───── Document segment
Fig. 1 to 6 are schematic structural views of an embodiment of a three-dimensional vibration isolation device according to the present invention, wherein fig. 1 is a front view (cross-sectional view), fig. 2 is a sectional view a-a of fig. 1, fig. 3 is a sectional view B-B of fig. 1 (with a rigging turnbuckle omitted), fig. 4 is a sectional view C-C (with a rigging turnbuckle omitted), fig. 5 is an enlarged view of a portion i of fig. 1, and fig. 6 is an enlarged view of a portion ii of fig. 2.

Fig. 7 to 9 are schematic structural views of a three-dimensional seismic isolation device according to a second embodiment of the present invention, in which fig. 7 is a front view (sectional view), fig. 8 is a sectional view from D to D of fig. 7 (with a rigging turnbuckle omitted), and fig. 9 is a sectional view from E to E of fig. 7 (with a rigging turnbuckle omitted).

Fig. 10 to 12 are schematic structural views of a third embodiment of the three-dimensional vibration isolating device according to the present invention, in which fig. 10 is a front view (sectional view), fig. 11 is a sectional view taken from G to G of fig. 10 (with a rigging turnbuckle omitted), and fig. 12 is a sectional view taken from H to H of fig. 10 (with the rigging turnbuckle omitted).

Detailed Description

Example 1

Referring to fig. 1, the three-dimensional seismic isolation device in this example is composed of a laminated rubber seismic isolation support and a vertical seismic isolation support which are connected in series up and down.

Referring to fig. 1 and 4, the laminated rubber-vibration-isolating support comprises an upper connecting plate 14, a lower connecting plate 15, a laminated rubber pad 17 clamped between the upper and lower connecting plates, and six tensile steel cables 16; the upper connecting plate 14 and the lower connecting plate 15 are both disc-shaped, and the edge of the upper connecting plate 14 is provided with a mounting hole 13; the main body of the laminated rubber pad 17 is formed by alternately laminating a layer of rubber 17-1 and a layer of steel plate 17-2 and then performing mould pressing vulcanization, and a rubber protective layer 17-3 is naturally formed on the periphery of the laminated rubber pad in the mould pressing vulcanization process. The upper end face and the lower end face of the laminated rubber pad 17 main body are respectively provided with a connecting steel plate 17-4 which is connected with the laminated rubber pad in a vulcanization mode, and the two connecting steel plates 17-4 are respectively fixedly connected with the upper connecting plate 14 and the lower connecting plate 15 through screws. The six tensile steel cables 16 are symmetrically distributed around the central axis of the laminated rubber pad 17, one end of each tensile steel cable 16 is fixed on the upper connecting plate 14 through the lifting bolt 12, and the other end of each tensile steel cable is fixed on the lower connecting plate 15 through the lifting bolt 12. Each tensile steel cable 16 is tensioned, so that the sum of the tensions of the six tensile steel cables 16 is equal to the designed vertical static load of the three-dimensional vibration isolation device in this embodiment, and after tensioning, each tensile steel cable 16 is parallel to the central axis of the laminated rubber pad 17.
──────────
───── Listed entries
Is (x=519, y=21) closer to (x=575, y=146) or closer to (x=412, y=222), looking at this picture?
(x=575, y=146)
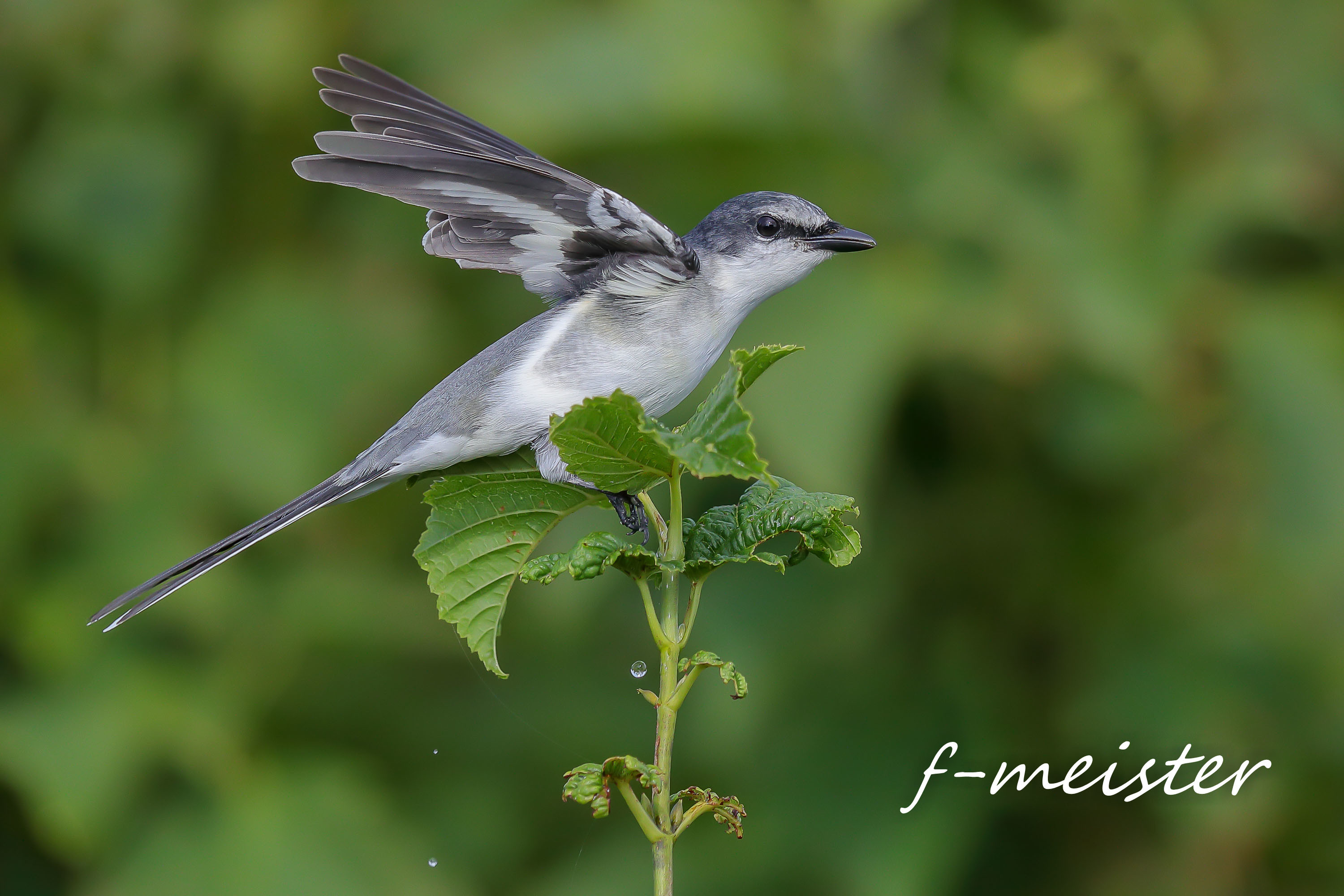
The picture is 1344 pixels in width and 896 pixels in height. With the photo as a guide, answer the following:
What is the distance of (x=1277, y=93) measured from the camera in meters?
4.01

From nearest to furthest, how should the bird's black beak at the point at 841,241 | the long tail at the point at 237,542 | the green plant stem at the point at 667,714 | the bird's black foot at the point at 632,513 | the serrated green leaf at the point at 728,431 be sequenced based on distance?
1. the green plant stem at the point at 667,714
2. the serrated green leaf at the point at 728,431
3. the bird's black foot at the point at 632,513
4. the long tail at the point at 237,542
5. the bird's black beak at the point at 841,241

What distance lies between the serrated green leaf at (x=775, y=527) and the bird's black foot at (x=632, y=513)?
267mm

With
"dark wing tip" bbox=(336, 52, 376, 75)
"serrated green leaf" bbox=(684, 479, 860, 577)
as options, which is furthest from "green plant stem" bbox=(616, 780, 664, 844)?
"dark wing tip" bbox=(336, 52, 376, 75)

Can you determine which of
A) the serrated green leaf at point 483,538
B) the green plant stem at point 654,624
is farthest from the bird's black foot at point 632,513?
the green plant stem at point 654,624

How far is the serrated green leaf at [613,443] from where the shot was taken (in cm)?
135

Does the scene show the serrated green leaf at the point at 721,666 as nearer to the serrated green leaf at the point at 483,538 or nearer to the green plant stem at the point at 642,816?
the green plant stem at the point at 642,816

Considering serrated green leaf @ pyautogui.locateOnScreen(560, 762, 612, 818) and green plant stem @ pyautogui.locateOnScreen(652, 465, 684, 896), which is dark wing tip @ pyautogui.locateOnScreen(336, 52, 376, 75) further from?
serrated green leaf @ pyautogui.locateOnScreen(560, 762, 612, 818)

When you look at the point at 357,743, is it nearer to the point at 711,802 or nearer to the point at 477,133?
the point at 477,133

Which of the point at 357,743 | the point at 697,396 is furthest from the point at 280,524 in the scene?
the point at 357,743

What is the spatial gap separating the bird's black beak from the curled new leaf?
1443mm

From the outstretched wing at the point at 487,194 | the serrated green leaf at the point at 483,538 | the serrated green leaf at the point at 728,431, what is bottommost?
the serrated green leaf at the point at 483,538

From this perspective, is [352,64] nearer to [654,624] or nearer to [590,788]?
[654,624]

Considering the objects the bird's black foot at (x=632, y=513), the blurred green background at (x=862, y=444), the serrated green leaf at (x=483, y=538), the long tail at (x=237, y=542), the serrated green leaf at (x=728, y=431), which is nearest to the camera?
the serrated green leaf at (x=728, y=431)

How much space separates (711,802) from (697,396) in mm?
2437
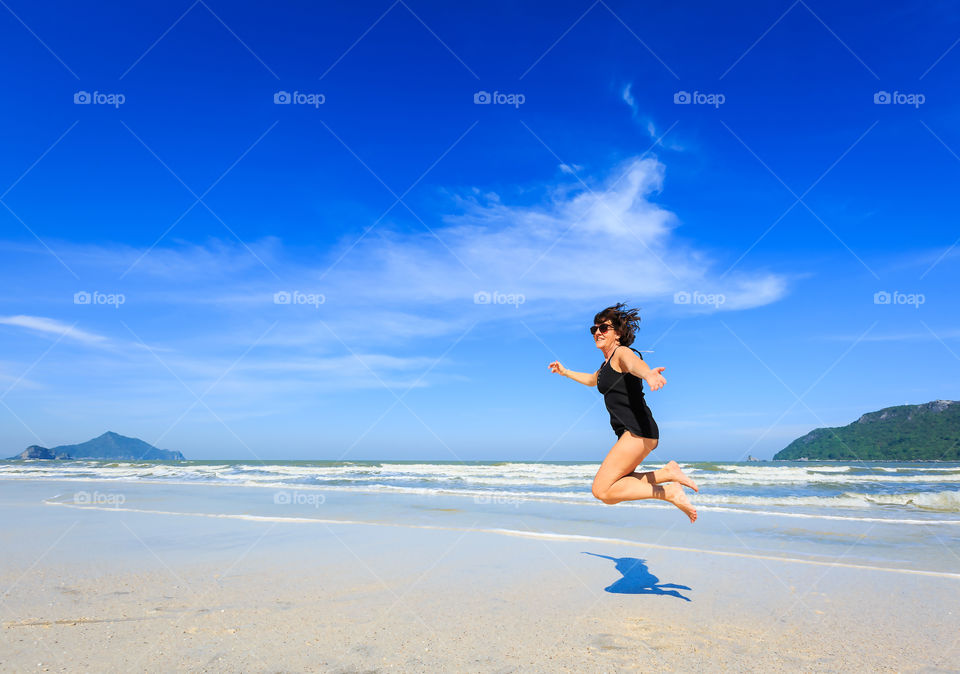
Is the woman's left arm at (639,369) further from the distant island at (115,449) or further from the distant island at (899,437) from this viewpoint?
the distant island at (115,449)

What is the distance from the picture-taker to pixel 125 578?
5.73m

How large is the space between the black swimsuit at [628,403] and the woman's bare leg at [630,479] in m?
0.08

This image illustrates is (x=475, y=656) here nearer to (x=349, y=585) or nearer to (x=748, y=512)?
(x=349, y=585)

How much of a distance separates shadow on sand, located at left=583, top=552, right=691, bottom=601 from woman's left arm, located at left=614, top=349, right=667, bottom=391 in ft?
7.52

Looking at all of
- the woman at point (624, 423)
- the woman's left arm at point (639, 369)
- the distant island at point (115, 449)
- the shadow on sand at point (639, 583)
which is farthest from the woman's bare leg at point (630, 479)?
the distant island at point (115, 449)

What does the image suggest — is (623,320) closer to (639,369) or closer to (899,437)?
(639,369)

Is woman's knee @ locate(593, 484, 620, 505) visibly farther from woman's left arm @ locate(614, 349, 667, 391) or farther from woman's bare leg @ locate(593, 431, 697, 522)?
woman's left arm @ locate(614, 349, 667, 391)

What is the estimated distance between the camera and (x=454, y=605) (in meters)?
4.98

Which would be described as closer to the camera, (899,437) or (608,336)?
(608,336)

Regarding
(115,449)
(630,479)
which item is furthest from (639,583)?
(115,449)

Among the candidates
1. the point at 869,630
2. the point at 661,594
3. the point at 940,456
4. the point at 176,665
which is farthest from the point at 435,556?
the point at 940,456

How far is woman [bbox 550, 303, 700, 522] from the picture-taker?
4.93 m

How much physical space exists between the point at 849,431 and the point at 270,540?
92165 mm

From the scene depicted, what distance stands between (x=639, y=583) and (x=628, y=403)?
2.12 meters
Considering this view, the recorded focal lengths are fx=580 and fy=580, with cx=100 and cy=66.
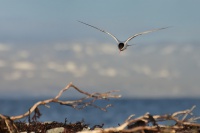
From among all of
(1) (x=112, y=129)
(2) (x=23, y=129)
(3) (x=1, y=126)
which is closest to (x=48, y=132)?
(2) (x=23, y=129)

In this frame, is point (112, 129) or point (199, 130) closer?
point (112, 129)

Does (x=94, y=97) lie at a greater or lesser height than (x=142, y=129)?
greater

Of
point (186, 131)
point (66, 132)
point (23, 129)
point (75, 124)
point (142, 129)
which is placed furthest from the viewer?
point (75, 124)

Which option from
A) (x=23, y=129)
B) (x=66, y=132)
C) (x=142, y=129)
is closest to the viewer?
(x=142, y=129)

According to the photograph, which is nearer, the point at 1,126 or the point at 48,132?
the point at 1,126

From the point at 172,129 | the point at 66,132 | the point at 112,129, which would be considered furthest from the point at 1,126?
the point at 172,129

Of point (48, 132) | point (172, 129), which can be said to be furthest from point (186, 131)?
point (48, 132)

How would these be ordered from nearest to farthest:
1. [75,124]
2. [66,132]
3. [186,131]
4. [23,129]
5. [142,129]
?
[142,129] < [186,131] < [66,132] < [23,129] < [75,124]

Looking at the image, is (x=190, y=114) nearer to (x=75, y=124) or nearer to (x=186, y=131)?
(x=186, y=131)

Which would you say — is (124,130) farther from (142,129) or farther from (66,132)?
(66,132)
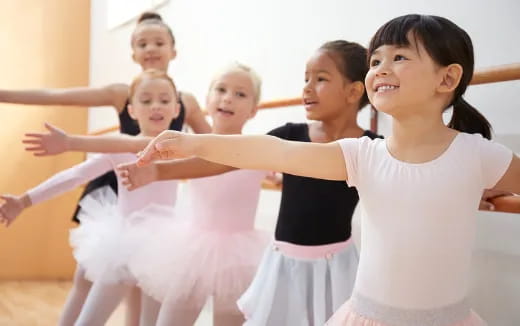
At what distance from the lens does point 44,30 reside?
389cm

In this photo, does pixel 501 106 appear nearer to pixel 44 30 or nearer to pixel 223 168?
pixel 223 168

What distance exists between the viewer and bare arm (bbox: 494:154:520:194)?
92 centimetres

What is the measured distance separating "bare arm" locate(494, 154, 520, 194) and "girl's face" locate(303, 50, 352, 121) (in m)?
──────────
[Given request 1]:
Name every figure that the isolation device text describes as drawn with a rigging turnbuckle omitted.
[Given request 2]:
Using the isolation device text, answer these:
(a) What is fig. 5 an enlarged view of?
(b) How many tensile steel cables does the laminated rubber seismic isolation support have?
(c) After tensioning, what is each tensile steel cable parallel to?
The listing was drawn from a separate source.

[Result 1]:
Fig. 3, fig. 4, fig. 8, fig. 9, fig. 11 and fig. 12.

[Result 2]:
(a) A portion i of fig. 1.
(b) Six.
(c) The central axis of the laminated rubber pad 17.